A study conducted at Washington University’s Dynamic Cognition
Laboratory found that attentive readers mentally simulate each new
situation encountered in the narrative as if it were really happening.
This type of imaginative engagement with other people—in this case,
fictional people—enriches the readers’ experience of the world outside
the book. This is because the patient attentiveness required to read a
literary novel, a play or a long poem requires us to exercise some of
the same mental muscles that are employed when we are attentive to real
people.
In both fiction and healthy relationships, we need to be able to
extend ourselves into the thoughts and feelings of others, no matter how
different those thoughts and feelings may be from our own. We also need
a capacity to accept complexity and tolerate ambiguity. This requires
the same type of imaginative attentiveness that reading literary fiction
can help us to cultivate.
For relationships to be healthy, we need to know how to suspend what
we think and put ourselves in the mind of our friend, even when we think
our friend may be wrong. This doesn’t mean we have to pretend to agree
with what the other person is saying, but at a minimum we should be able
to appreciate where they are coming from, to listen to their heart, to
imaginatively relate to experiences that may be far removed from our
own. Empathy enables two people who are vastly different to share
experiences, to participate in each other’s struggles, sorrows and joys. To be empathetic requires imagination, creativity, and what psychologists call emotional intelligence.
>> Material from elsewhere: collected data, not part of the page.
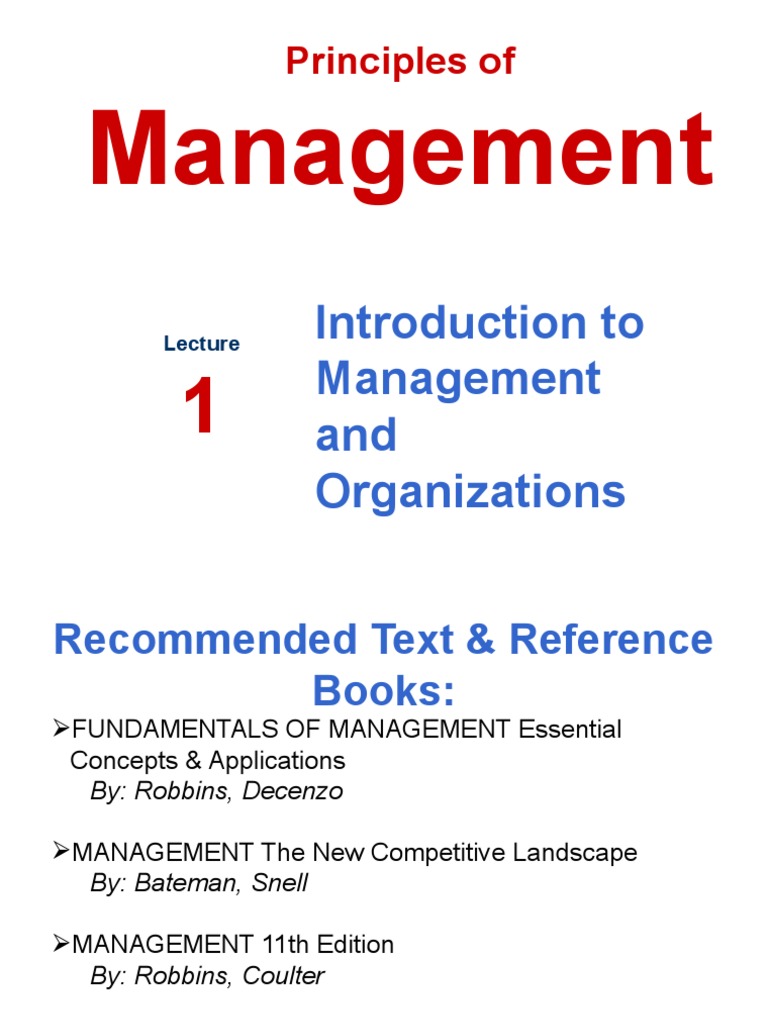 Principles of

Management

Lecture

1

Introduction to Management and Organizations

Recommended Text & Reference Books:

➢FUNDAMENTALS OF MANAGEMENT Essential Concepts & Applications
By: Robbins, Decenzo

➢MANAGEMENT The New Competitive Landscape
By: Bateman, Snell

➢MANAGEMENT 11th Edition
By: Robbins, Coulter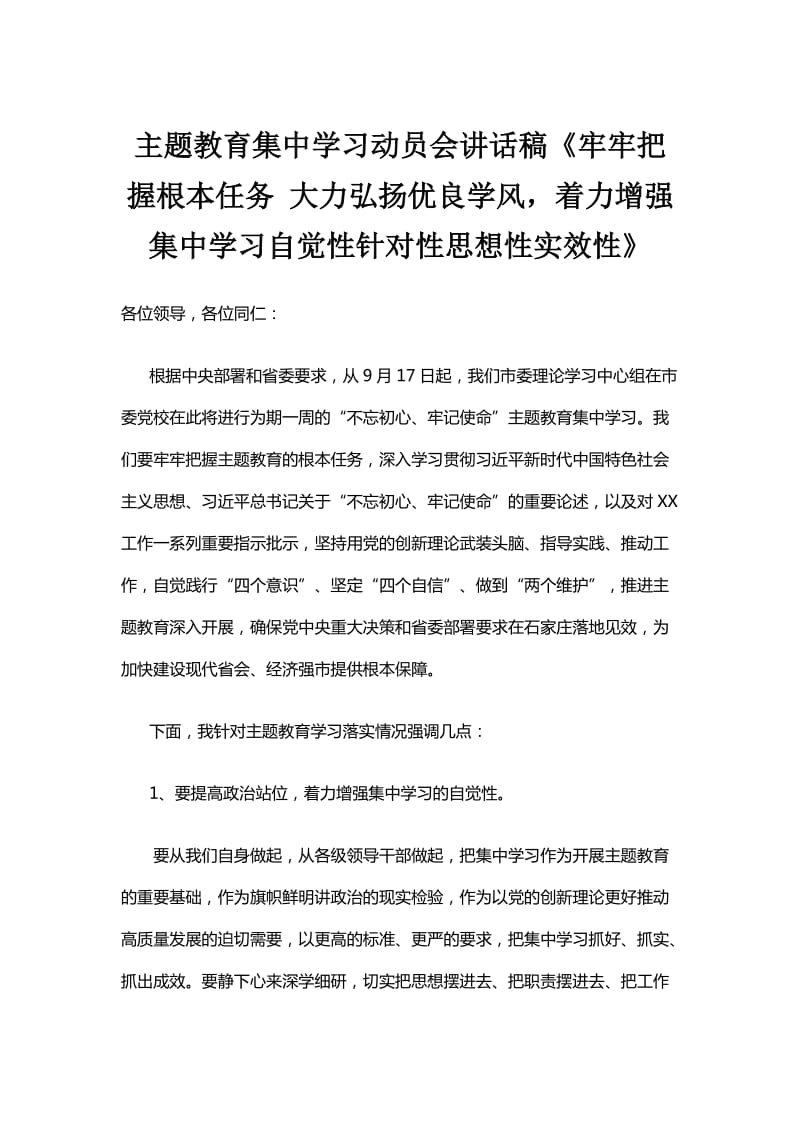 主题教育集中学习动员会讲话稿《牢牢把握根本任务 大力弘扬优良学风，着力增强集中学习自觉性针对性思想性实效性》

各位领导，各位同仁：

根据中央部署和省委要求，从 9 月 17 日起，我们市委理论学习中心组在市委党校在此将进行为期一周的“不忘初心、牢记使命”主题教育集中学习。我们要牢牢把握主题教育的根本任务，深入学习贯彻习近平新时代中国特色社会主义思想、习近平总书记关于“不忘初心、牢记使命”的重要论述，以及对 XX 工作一系列重要指示批示，坚持用党的创新理论武装头脑、指导实践、推动工作，自觉践行“四个意识”、坚定“四个自信”、做到“两个维护”，推进主题教育深入开展，确保党中央重大决策和省委部署要求在石家庄落地见效，为加快建设现代省会、经济强市提供根本保障。

下面，我针对主题教育学习落实情况强调几点：

1、要提高政治站位，着力增强集中学习的自觉性。

要从我们自身做起，从各级领导干部做起，把集中学习作为开展主题教育的重要基础，作为旗帜鲜明讲政治的现实检验，作为以党的创新理论更好推动高质量发展的迫切需要，以更高的标准、更严的要求，把集中学习抓好、抓实、抓出成效。要静下心来深学细研，切实把思想摆进去、把职责摆进去、把工作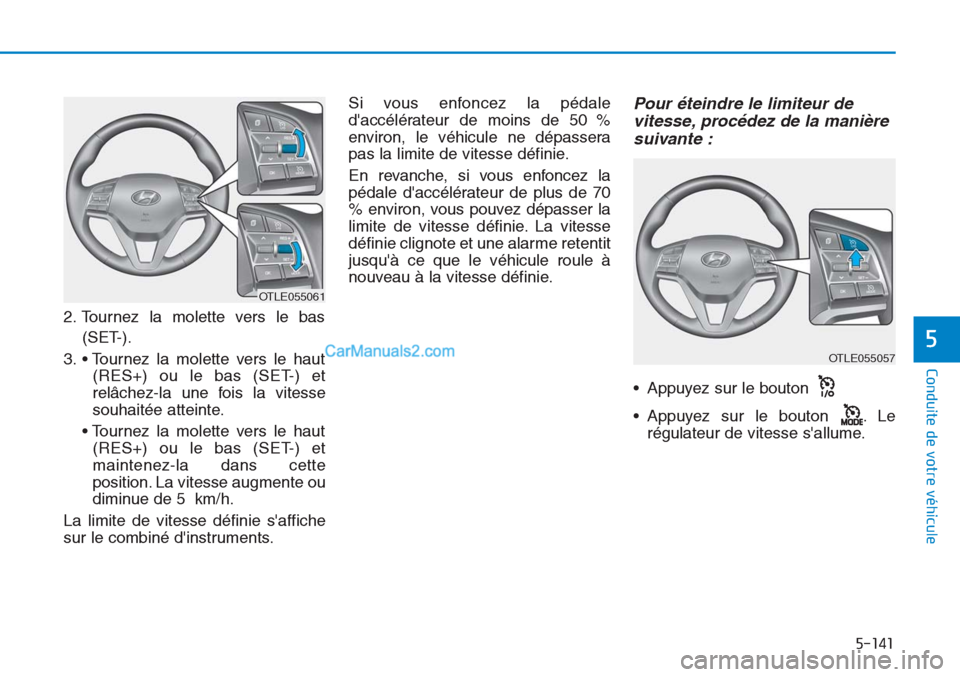 OTLE055061

2. Tournez la molette vers le bas (SET-).

3. • Tournez la molette vers le haut (RES+) ou le bas (SET-) et relâchez-la une fois la vitesse souhaitée atteinte.

• Tournez la molette vers le haut (RES+) ou le bas (SET-) et maintenez-la dans cette position. La vitesse augmente ou diminue de 5 km/h.

La limite de vitesse définie s'affiche sur le combiné d'instruments.

CarManuals2.com

Si vous enfoncez la pédale d'accélérateur de moins de 50 % environ, le véhicule ne dépassera pas la limite de vitesse définie.

En revanche, si vous enfoncez la pédale d'accélérateur de plus de 70 % environ, vous pouvez dépasser la limite de vitesse définie. La vitesse définie clignote et une alarme retentit jusqu'à ce que le véhicule roule à nouveau à la vitesse définie.

Pour éteindre le limiteur de vitesse, procédez de la manière suivante :

OTLE055057

• Appuyez sur le bouton

• Appuyez sur le bouton MODE. Le régulateur de vitesse s'allume.

5

Conduite de votre véhicule

5-141

carmanualsonline.info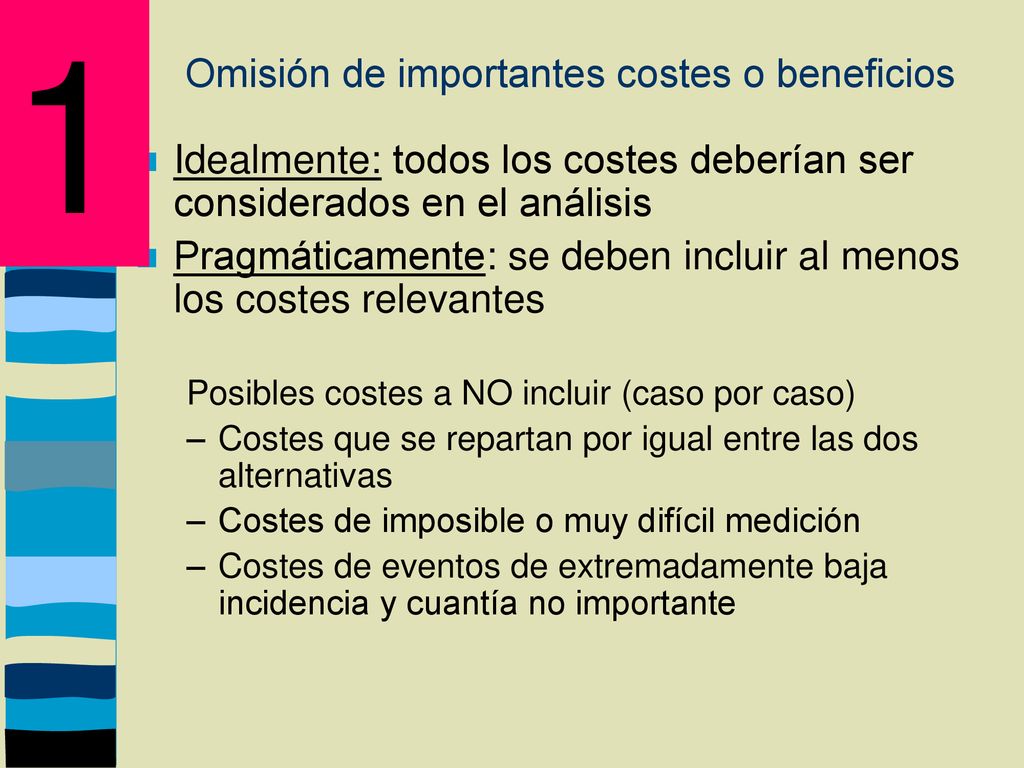 1

Omisión de importantes costes o beneficios

Idealmente: todos los costes deberían ser considerados en el análisis

Pragmáticamente: se deben incluir al menos los costes relevantes

Posibles costes a NO incluir (caso por caso)

– Costes que se repartan por igual entre las dos alternativas

– Costes de imposible o muy difícil medición

– Costes de eventos de extremadamente baja incidencia y cuantía no importante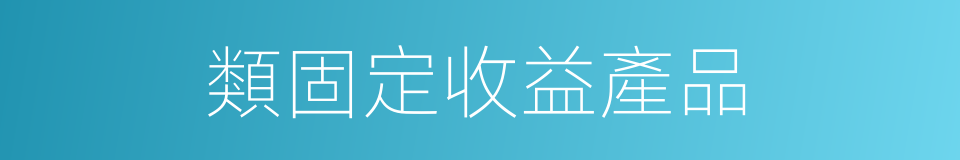 類固定收益產品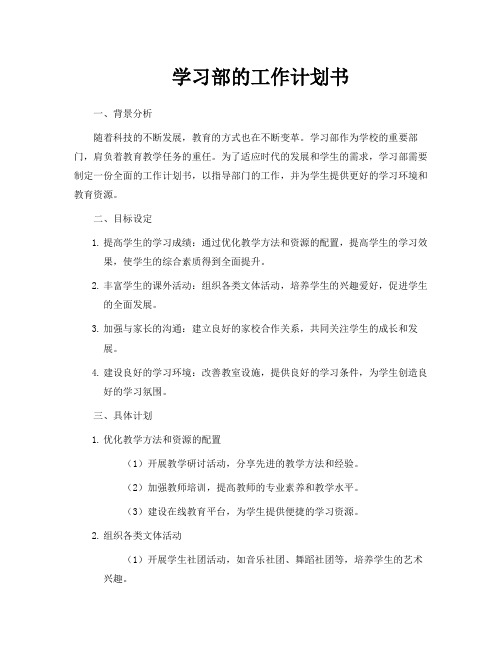 学习部的工作计划书

一、背景分析

随着科技的不断发展，教育的方式也在不断变革。学习部作为学校的重要部门，肩负着教育教学任务的重任。为了适应时代的发展和学生的需求，学习部需要制定一份全面的工作计划书，以指导部门的工作，并为学生提供更好的学习环境和教育资源。

二、目标设定

1. 提高学生的学习成绩：通过优化教学方法和资源的配置，提高学生的学习效果，使学生的综合素质得到全面提升。

2. 丰富学生的课外活动：组织各类文体活动，培养学生的兴趣爱好，促进学生的全面发展。

3. 加强与家长的沟通：建立良好的家校合作关系，共同关注学生的成长和发展。

4. 建设良好的学习环境：改善教室设施，提供良好的学习条件，为学生创造良好的学习氛围。

三、具体计划

1. 优化教学方法和资源的配置

（1）开展教学研讨活动，分享先进的教学方法和经验。

（2）加强教师培训，提高教师的专业素养和教学水平。

（3）建设在线教育平台，为学生提供便捷的学习资源。

2. 组织各类文体活动

（1）开展学生社团活动，如音乐社团、舞蹈社团等，培养学生的艺术兴趣。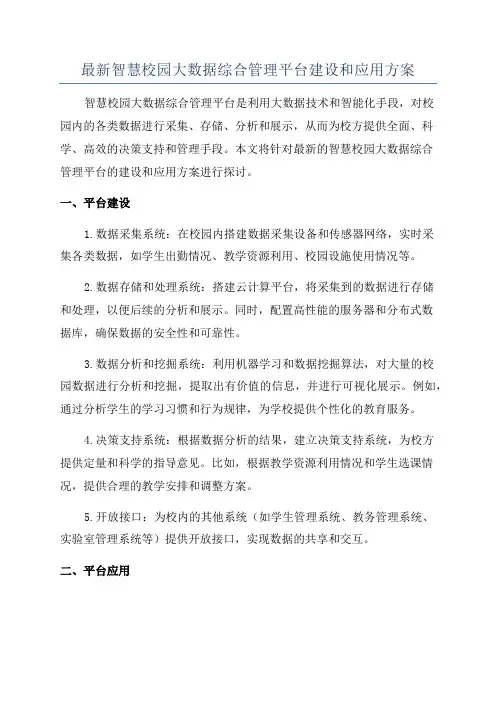 最新智慧校园大数据综合管理平台建设和应用方案

智慧校园大数据综合管理平台是利用大数据技术和智能化手段，对校园内的各类数据进行采集、存储、分析和展示，从而为校方提供全面、科学、高效的决策支持和管理手段。本文将针对最新的智慧校园大数据综合管理平台的建设和应用方案进行探讨。

一、平台建设

1.数据采集系统：在校园内搭建数据采集设备和传感器网络，实时采集各类数据，如学生出勤情况、教学资源利用、校园设施使用情况等。

2.数据存储和处理系统：搭建云计算平台，将采集到的数据进行存储和处理，以便后续的分析和展示。同时，配置高性能的服务器和分布式数据库，确保数据的安全性和可靠性。

3.数据分析和挖掘系统：利用机器学习和数据挖掘算法，对大量的校园数据进行分析和挖掘，提取出有价值的信息，并进行可视化展示。例如，通过分析学生的学习习惯和行为规律，为学校提供个性化的教育服务。

4.决策支持系统：根据数据分析的结果，建立决策支持系统，为校方提供定量和科学的指导意见。比如，根据教学资源利用情况和学生选课情况，提供合理的教学安排和调整方案。

5.开放接口：为校内的其他系统（如学生管理系统、教务管理系统、实验室管理系统等）提供开放接口，实现数据的共享和交互。

二、平台应用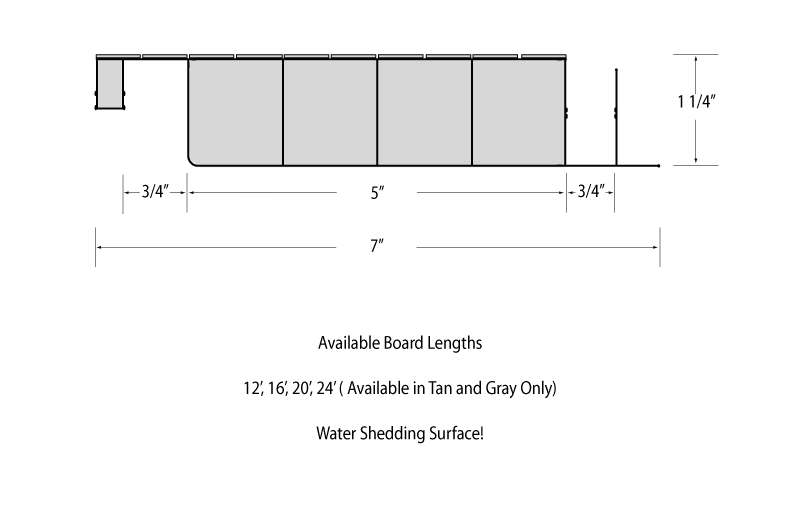 1 1/4″

3/4″

5″

3/4″

7″

Available Board Lengths

12′, 16′, 20′, 24′ ( Available in Tan and Gray Only)

Water Shedding Surface!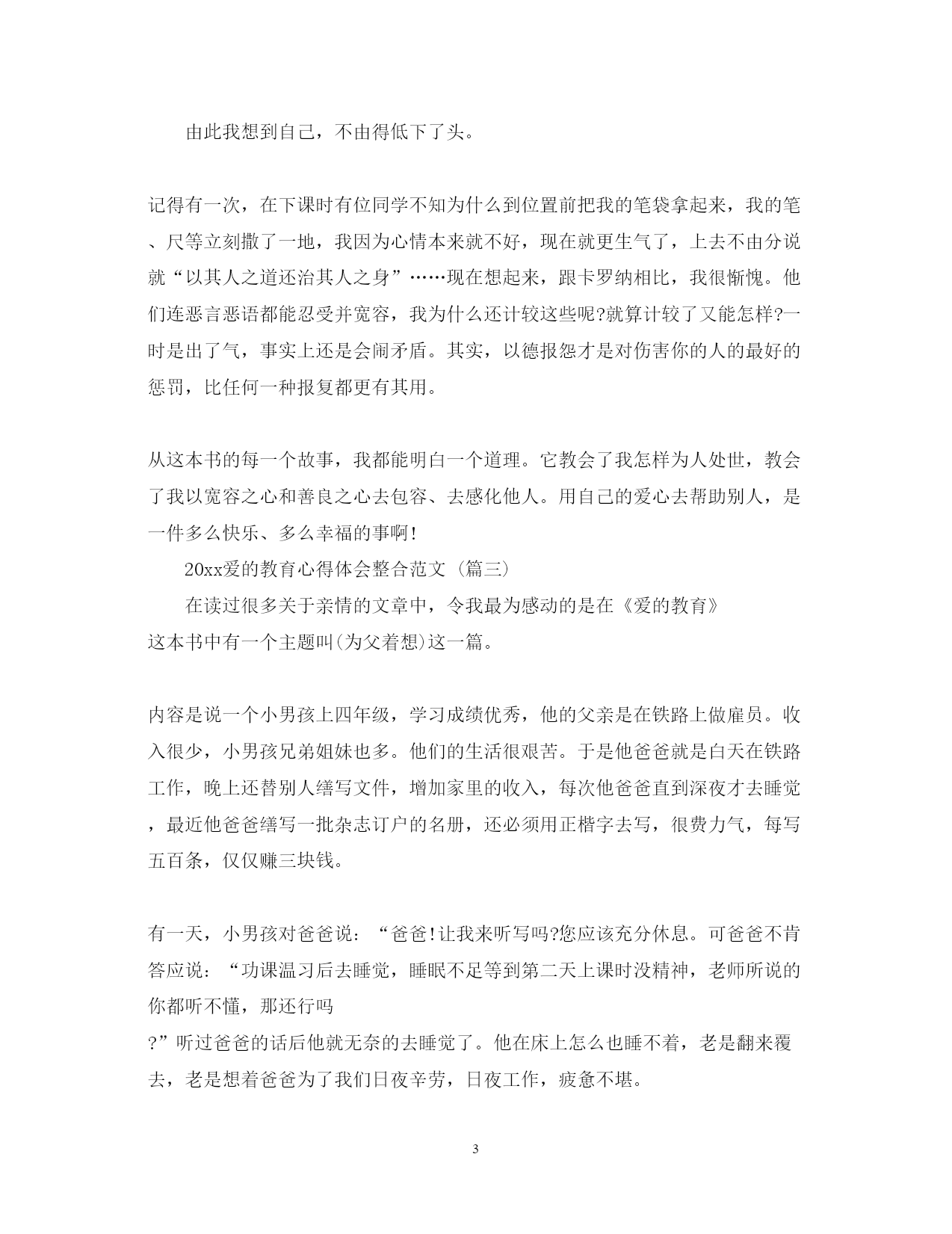 由此我想到自己，不由得低下了头。

记得有一次，在下课时有位同学不知为什么到位置前把我的笔袋拿起来，我的笔、尺等立刻撒了一地，我因为心情本来就不好，现在就更生气了，上去不由分说就“以其人之道还治其人之身”……现在想起来，跟卡罗纳相比，我很惭愧。他们连恶言恶语都能忍受并宽容，我为什么还计较这些呢?就算计较了又能怎样?一时是出了气，事实上还是会闹矛盾。其实，以德报怨才是对伤害你的人的最好的惩罚，比任何一种报复都更有其用。

从这本书的每一个故事，我都能明白一个道理。它教会了我怎样为人处世，教会了我以宽容之心和善良之心去包容、去感化他人。用自己的爱心去帮助别人，是一件多么快乐、多么幸福的事啊!

20xx爱的教育心得体会整合范文（篇三）

在读过很多关于亲情的文章中，令我最为感动的是在《爱的教育》这本书中有一个主题叫(为父着想)这一篇。

内容是说一个小男孩上四年级，学习成绩优秀，他的父亲是在铁路上做雇员。收入很少，小男孩兄弟姐妹也多。他们的生活很艰苦。于是他爸爸就是白天在铁路工作，晚上还替别人缮写文件，增加家里的收入，每次他爸爸直到深夜才去睡觉，最近他爸爸缮写一批杂志订户的名册，还必须用正楷字去写，很费力气，每写五百条，仅仅赚三块钱。

有一天，小男孩对爸爸说：“爸爸!让我来听写吗?您应该充分休息。可爸爸不肯答应说：“功课温习后去睡觉，睡眠不足等到第二天上课时没精神，老师所说的你都听不懂，那还行吗?”听过爸爸的话后他就无奈的去睡觉了。他在床上怎么也睡不着，老是翻来覆去，老是想着爸爸为了我们日夜辛劳，日夜工作，疲惫不堪。

3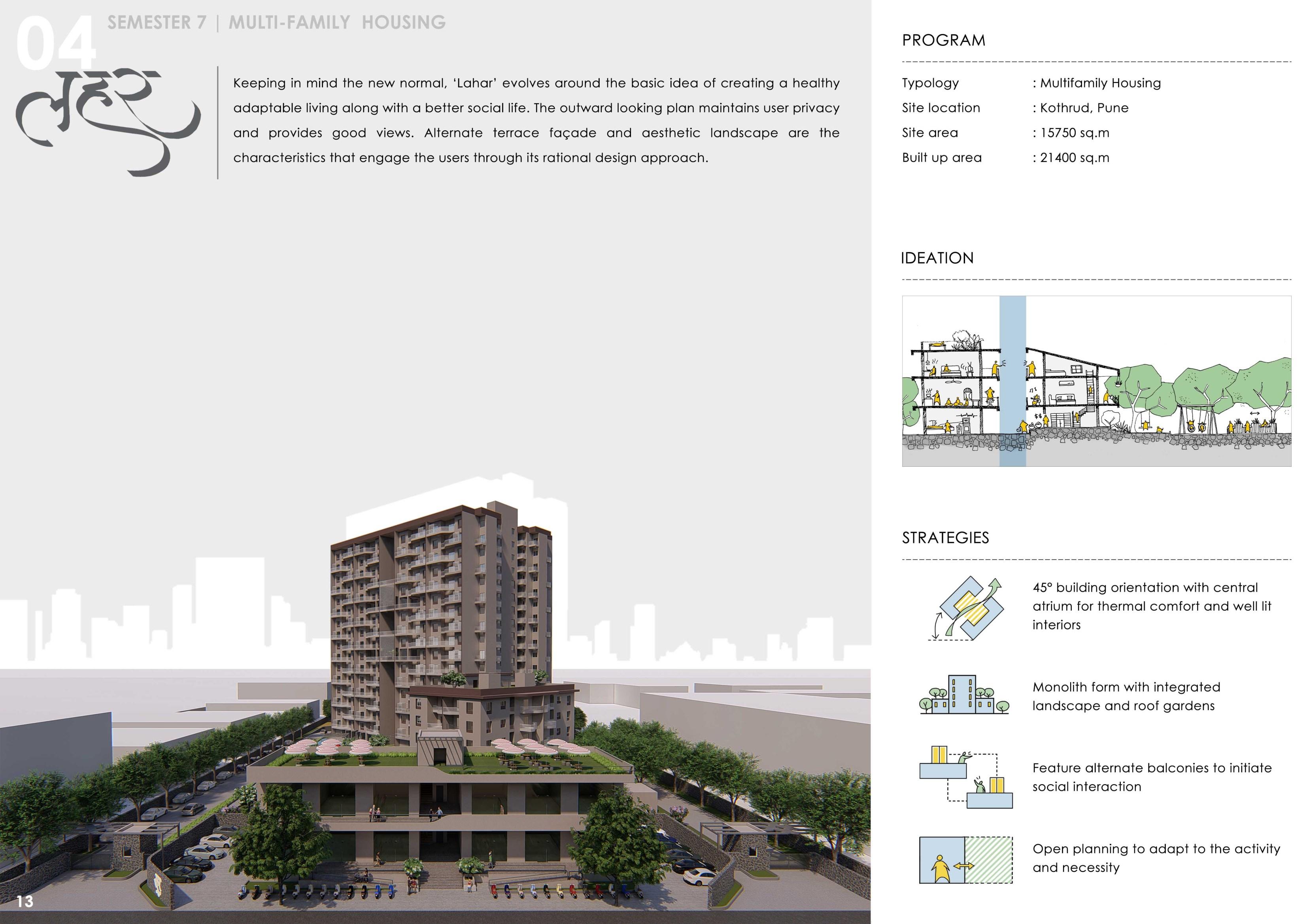 04

SEMESTER 7 | MULTI-FAMILY HOUSING

लहर

Keeping in mind the new normal, 'Lahar' evolves around the basic idea of creating a healthy adaptable living along with a better social life. The outward looking plan maintains user privacy and provides good views. Alternate terrace façade and aesthetic landscape are the characteristics that engage the users through its rational design approach.

13

PROGRAM

Typology : Multifamily Housing
Site location : Kothrud, Pune
Site area : 15750 sq.m
Built up area : 21400 sq.m

IDEATION

STRATEGIES

45° building orientation with central atrium for thermal comfort and well lit interiors

Monolith form with integrated landscape and roof gardens

Feature alternate balconies to initiate social interaction

Open planning to adapt to the activity and necessity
In other words, healthy relationships require patient attentiveness.
Healthy relationships require opening ourselves up to another, getting
outside of ourselves and entering into the other person’s mind. How many
divorces could have been prevented if the parties had only been willing
to slow down and work at listening, really listening, to what
their partner is trying to say? Such attentive listening is hard work.
It is hard work because it requires attentiveness, just like the rewards
of reading poetry, listening to classical music, or learning Latin
require a similar type of patient attentiveness.
The general loss of attentiveness in our culture affects the set of
expectations we bring to relationships, eroding our ability to empathize
in this way. From fast food to immediate downloads to instant
messaging, immediate gratification has become the
norm. This makes patient and attentive listening a cognitively unnatural
activity. Instead our brain enters into a condition that some
researchers have described as “continuous partial attention.” The result
is that our listening skills become significantly atrophied.
Media such as the i-touch, the i-phone, the android and even the
internet itself, encourage distractedness, impatience and the kind of
hurried and scattered focus that finds attentiveness to
anything—including people we love—laborious and boring.
Developing the habits of mind necessary for reading good literary works
reverses the tendency of our digital distractions and cultivates some of
the same cognitive muscles we use when empathizing with others.